Large telescopes can look so deep into the Universe that they can also look back billions of years in time. From 2018, the successor of the Hubble Space Telescope, the James Webb Space Telescope, will be able to see the period just after the Big Bang, when the first stars and galaxies formed. Astronomers from Leiden are helping build instruments for the James Webb, and can’t wait to use it for observations.

Thousands of millions years back in time

If we ‘only’ look 100 million light years around us, we see a peaceful part of the Universe, with neat old galaxies that look like the Milky Way, the galaxy that we are part of. The space in between is more or less empty. But if you use modern telescopes to look billions of light years away – and thus billions of years back in time – the ‘early’ universe looks very different indeed. Many galaxies are chaotic in shape and produce new stars at a rapid rate or have a gigantic black hole at their centre that sends out clusters of particles into space, causing shock waves there. And although fledgling galaxies can only grow gradually according to computer simulations, by consuming their little brothers, they appear to be large and massive surprisingly soon after the Big Bang.

Since its launch in 1990, the Hubble telescope has been orbiting around Earth. Because the telescope is above our planet’s atmosphere, it can make extremely sharp images.

On to new long-distance records

Marijn Franx has been involved in the Hubble Space Telescope’s voyage of discovery into the early Universe from the outset: ‘Hubble radically changed this field of research at the time. In 1996, it proved easy for Hubble to see such extremely distant galaxies, because they were much brighter than expected.’ In 2016, Franx was on a team that discovered the current long-distance record holder, galaxy GN-z11, at 13.4 billion light years away, when the universe was only 400 million years old.

Franx: ‘Hubble has now done all that it can, but its successor, the James Webb Space Telescope, will be able to see much further back in time.
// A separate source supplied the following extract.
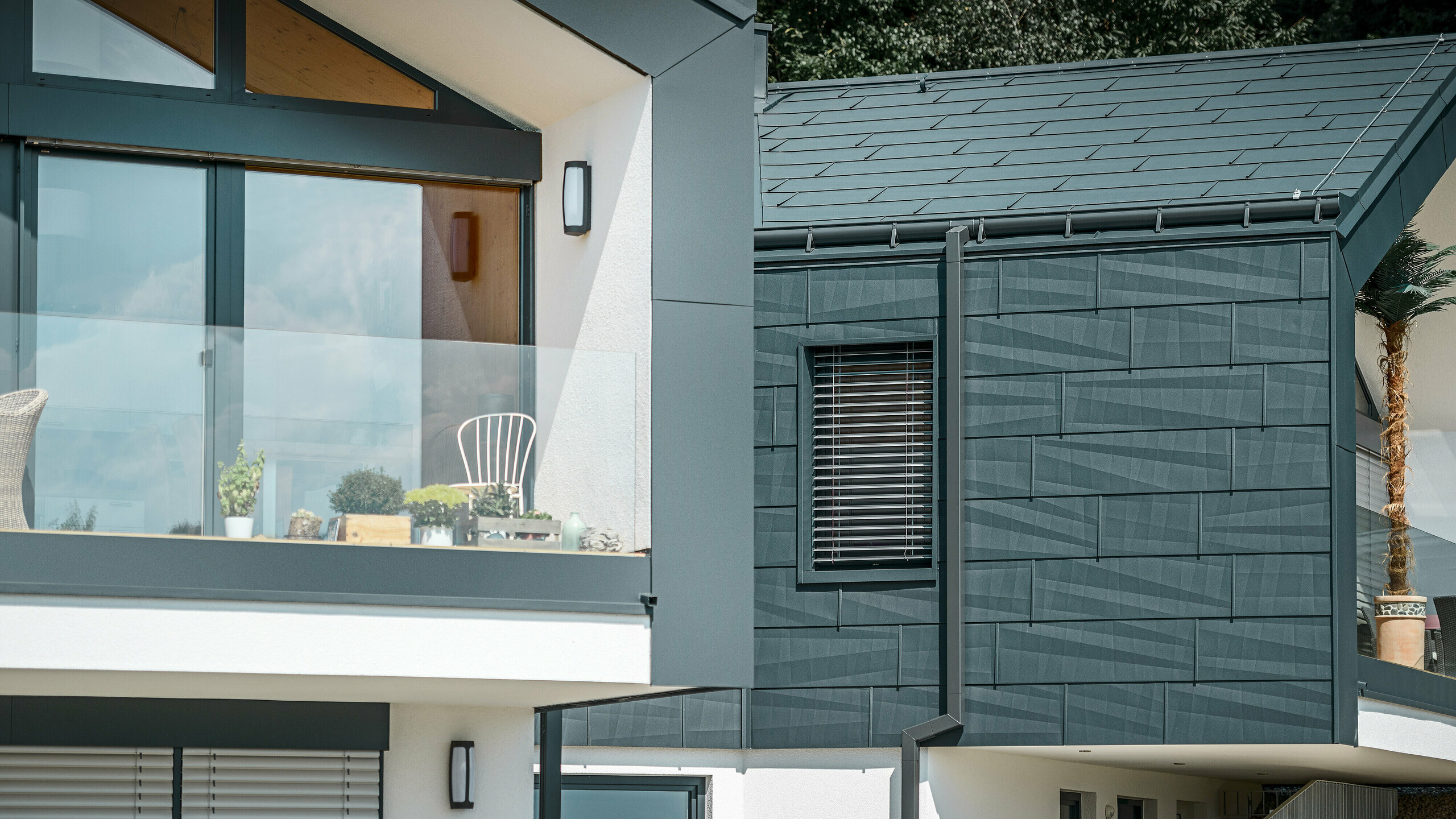 Na obrázku je moderný dvojdom so štýlovou fasádou z hliníka. Fasáda je v tmavom antracitovom odtieni a má štruktúrovaný povrch vďaka strešným a fasádnym panelom PREFA FX.12. Na streche bola namontovaná nástrešný žľab a štvorcový zvod ako dažďový zvod od spoločnosti PREFA. Na hornom poschodí je balkón so skleneným zábradlím, zatiaľ čo na spodnom poschodí sú okná s lamelovými žalúziami. Architektúra pôsobí jasne a minimalisticky a v pozadí sú vidieť stromy, ktoré vytvárajú prírodnú atmosféru.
We have regular discussions with the people at NASA who are building it about the decisions that are made. In such projects, you never have enough money to do everything, but we as users tell them: ‘This is what we really need.’

It won’t be possible to perform maintenance on the James Webb, because it will be parked in space a long way from Earth. So decisions needed to be made 15 years ago about which observation instruments will be sent up with it for the next ten years, and this will greatly determine what the telescope will be able to see.

Galaxy GN-z11, to date the furthest galaxy to be observed, is part of the well-known Great Bear constellation. Source: NASA

Turbulent childhood

Distance records in themselves are not that important. What astronomers want to understand is the turbulent childhood of the Universe. In galaxies, new stars constantly form from gas and dust clouds, but at present, in our corner of the Universe, stars form at a slow rate because there is hardly any gas and dust left between the stars. It you apply this logic to young galaxies, they must therefore have contained a lot of gas and dust. The mega-telescope on Earth, ALMA, was specially built to observe the millimetre radiation that this dust radiates. And ALMA is still making observations aplenty.

Franx: ‘We thought at the time that when the James Webb was launched ALMA would have made these observations, but ALMA sees very few extremely distant galaxies. It’s a real mystery. Perhaps they contain too little dust? We have therefore adjusted the James Webb program, to make it better at detecting those galaxies.’